━━━━━ TEXTO DE ORIGEM
14.10.14

Sindroma de Estocolmo em Raqchi


Voltamos a Urubamba, no caminho de regresso à nossa estrada. Estranho, como de repente uma palavra como "Urubamba" nos parece "casa".
Somos daqui. Dizemos ao señor que conduz o colectivo que nos pode deixar ali na esquina, por favor. Sabemos por onde temos que ir, as crianças vão à frente a correr. Cuidado com os porcos no meio da estrada ! Recebem-nos de braços abertos. Temos nomes e diminutivos. No jardim, deixamos os miúdos desaparecerem das nossas vistas. Sentamo-nos nas cadeiras de palha e deixamo-nos ficar em silêncio.

Dois dias nisto. Podíamos ter ficado uma semana. Mas Urubamba é perigosa para quem quer ver o mundo e estamos conscientes disso. Temos alguma dificuldade em libertar-os dos braços da dona da hospedagem, mas conseguimos fugir. Uma moto táxi. Um colectivo. Cusco. Um autocarro e em vez de ir directamente para Puno, decidimos parar à aventura. Caramba, ou estamos nisto a fundo,ou somos ratos.
━━━━━━━━━━
━━━━━ DADOS
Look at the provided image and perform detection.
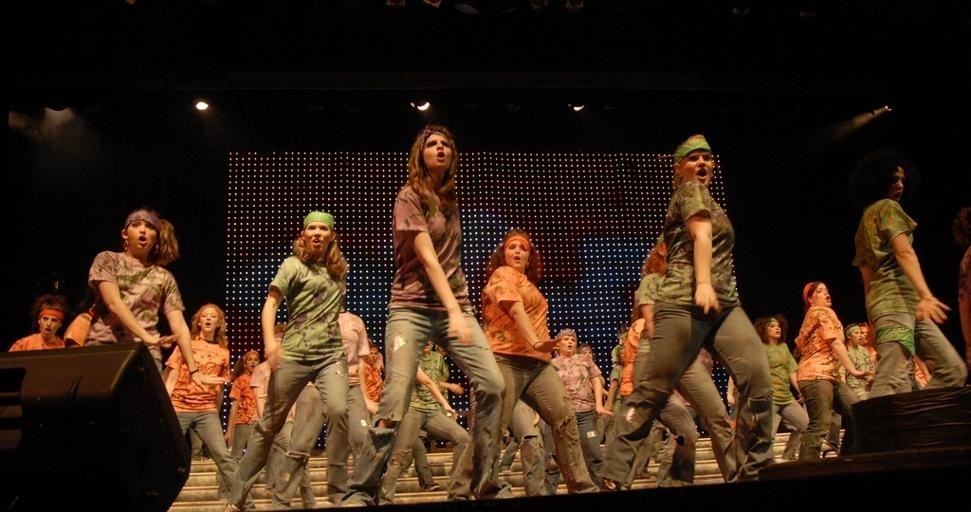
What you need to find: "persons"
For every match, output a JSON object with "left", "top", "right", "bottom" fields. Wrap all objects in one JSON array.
[
  {"left": 601, "top": 135, "right": 770, "bottom": 491},
  {"left": 855, "top": 156, "right": 967, "bottom": 400},
  {"left": 336, "top": 126, "right": 514, "bottom": 505},
  {"left": 955, "top": 207, "right": 971, "bottom": 376},
  {"left": 5, "top": 210, "right": 933, "bottom": 512}
]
━━━━━━━━━━
- _TAREFA A_
Segundo o texto de origem, porque é que os viajantes deixaram Urubamba ao fim de dois dias, quando podiam ter ficado uma semana? Explique, por favor, em uma a três frases.
- _TAREFA B_
De acordo com o texto de origem, para que cidade decidiram não seguir directamente, preferindo parar à aventura?
O material é independente do texto de origem.

- _RESOLUÇÃO A_
Saíram porque Urubamba é perigosa para quem quer ver o mundo, e estavam conscientes disso.

- _RESOLUÇÃO B_
Puno.